### What you need to do
If a line in the listing contains "trap", copy it out whole.

### Information provided
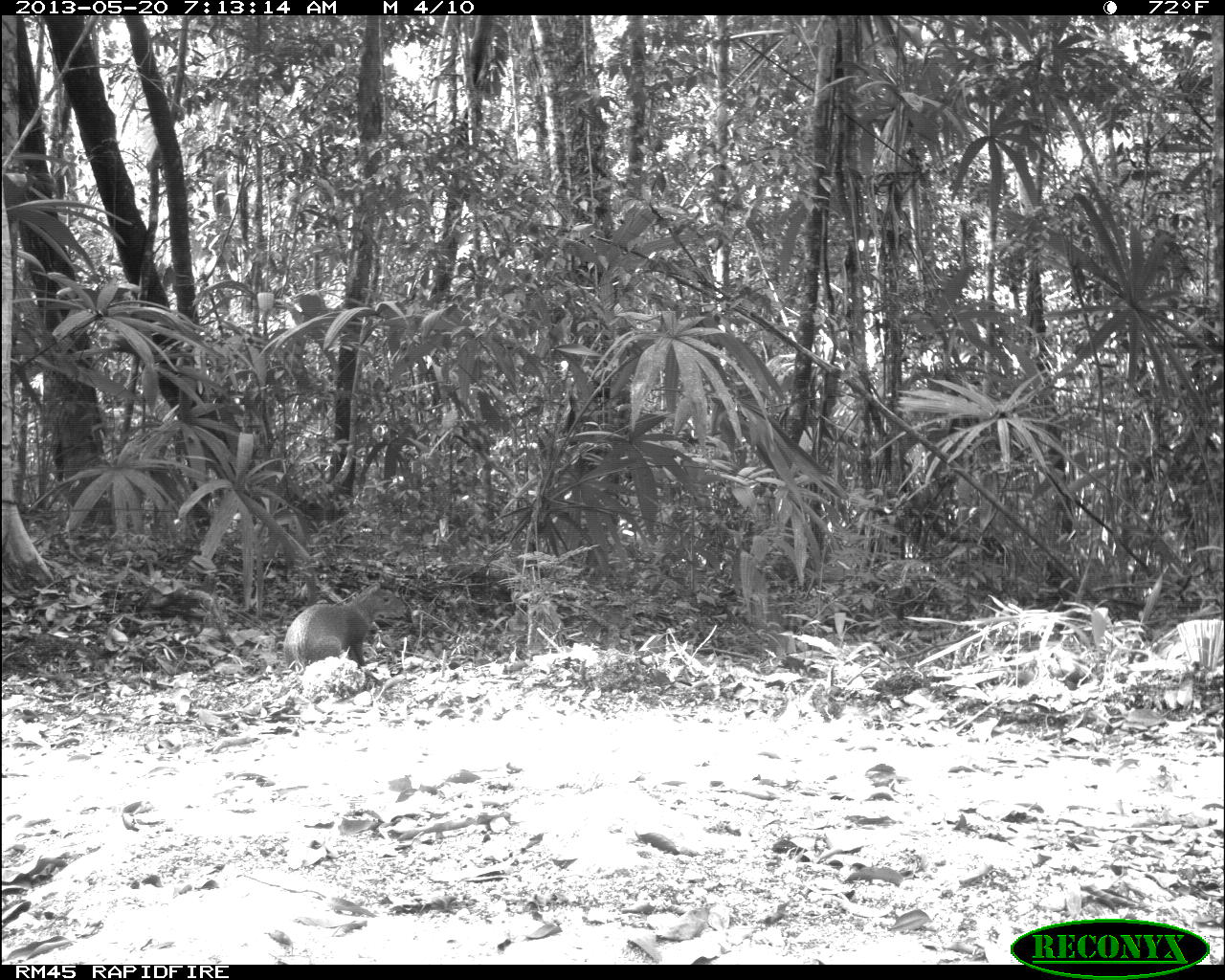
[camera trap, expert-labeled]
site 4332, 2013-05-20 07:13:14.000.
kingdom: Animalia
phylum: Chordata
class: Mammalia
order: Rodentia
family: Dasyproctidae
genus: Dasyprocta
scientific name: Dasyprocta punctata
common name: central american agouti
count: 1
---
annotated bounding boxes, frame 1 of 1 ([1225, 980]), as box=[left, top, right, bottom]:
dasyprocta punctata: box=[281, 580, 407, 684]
* * *
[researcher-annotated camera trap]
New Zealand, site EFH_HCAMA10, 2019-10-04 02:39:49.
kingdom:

### Answer box
[camera trap, expert-labeled]
[researcher-annotated camera trap]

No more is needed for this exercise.